Quakers also known as members of the Religious Society of Friends, are a religious group which emerged in a time of ferment among Christians in England in the 1650s. Quakerism is practiced today in a variety of forms around the world. Quakers seek a direct experience of God and believe the Light of the Divine is within all people. Seeking to be guided by this Light in their daily lives, Quakers are known for their testimonies of peace, equality, integrity, simplicity, and community.
Since the construction of the Race Street Meetinghouse in 1856, Quakers have worshipped and worked at this location. In partnership with diverse community groups, Quakers have worked here to foster movements to end slavery, promote women's rights, and reform public institutions.
(Inscription under the photo in the upper left) Quaker worship has been held in this meetinghouse since 1856. All are welcome.

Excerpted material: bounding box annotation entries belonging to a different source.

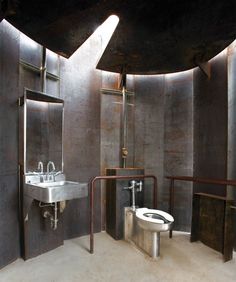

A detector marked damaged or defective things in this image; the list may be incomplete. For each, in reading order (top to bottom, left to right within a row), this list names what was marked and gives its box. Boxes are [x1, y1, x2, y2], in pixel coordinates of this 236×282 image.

rusted metal surface [3, 0, 236, 74]
rusted metal surface [89, 174, 158, 253]
rusted metal surface [192, 194, 234, 262]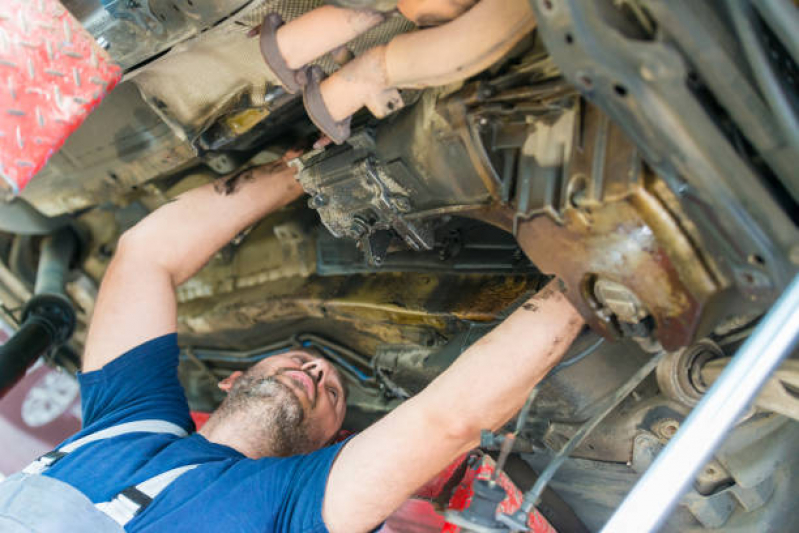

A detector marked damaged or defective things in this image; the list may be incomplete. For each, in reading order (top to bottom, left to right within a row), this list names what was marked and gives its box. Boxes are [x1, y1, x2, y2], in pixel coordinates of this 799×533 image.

rusted metal surface [398, 0, 478, 26]
rusted metal surface [520, 106, 724, 352]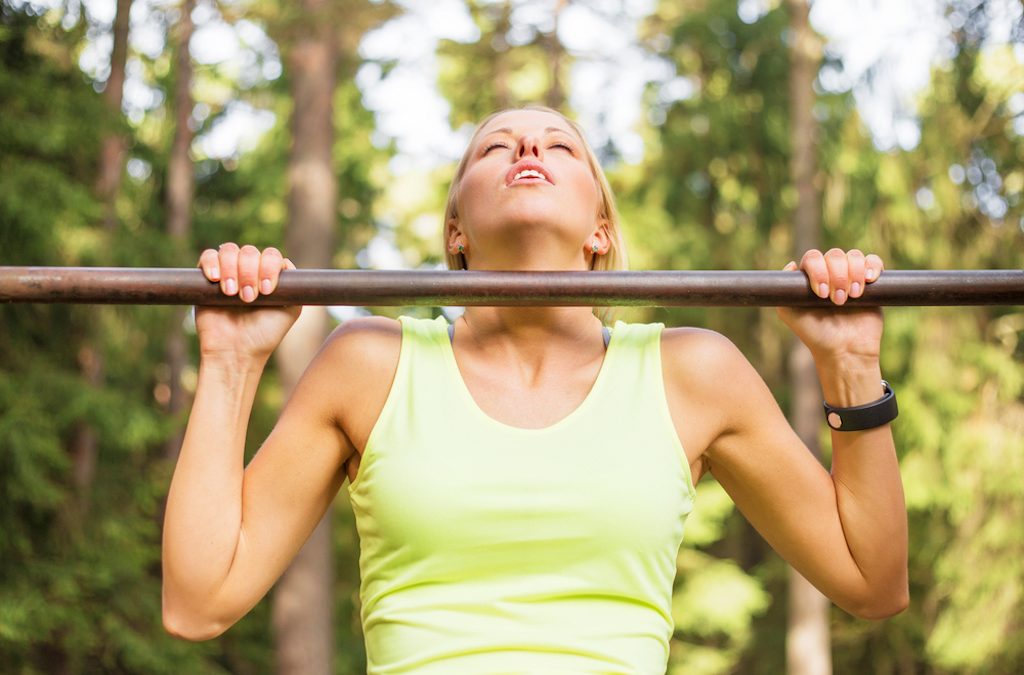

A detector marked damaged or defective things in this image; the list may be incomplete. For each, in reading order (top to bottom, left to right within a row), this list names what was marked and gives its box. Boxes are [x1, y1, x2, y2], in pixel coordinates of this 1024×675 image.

rusty metal bar [0, 268, 1020, 308]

(Inscriptions under the photos at the bottom of the marker) 1. Quakers gather together in meeting for worship to search as a group for the guidance of the Living Presence of God. The Quakers who worship here hold meeting for worship that are predominantly silent. There is no pastor and no set order of worship. Those present may rise to speak as the Spirit moves them to do so.2. Quaker education, long nurtured at his site, is rooted in the central tenets of the Religious Society of Friends. Friends schools engage students in inquiry and discovery, collaborative problem solving, and exploration of world issues in a content of justice and human dignity. 3. Friends are known for their efforts on behalf of human rights, prison reform, and work for peace in their communities and around the world. Quakers worldwide were honored in 1947 with the Nobel Prize for Peace for feeding starving children during both World Wars and for their assistance rebuilding Europe in the wars' aftermath. 4. Friends Center provides a place for Quakers and other community groups to work together on social issues through actions rooted in love and peace. The practice of listening both to God and to one another sustains Quakers in their work for world peace, justice, and human dignity.
(Quote at the bottom) "True godliness does not turn men out of the world, but enables them better to live in it and excites their endeavors to mend it." William Penn-William Penn (1644-1718) a Quaker founded Pennsylvania in 1681 as a "Holy Experiment" for religious freedom.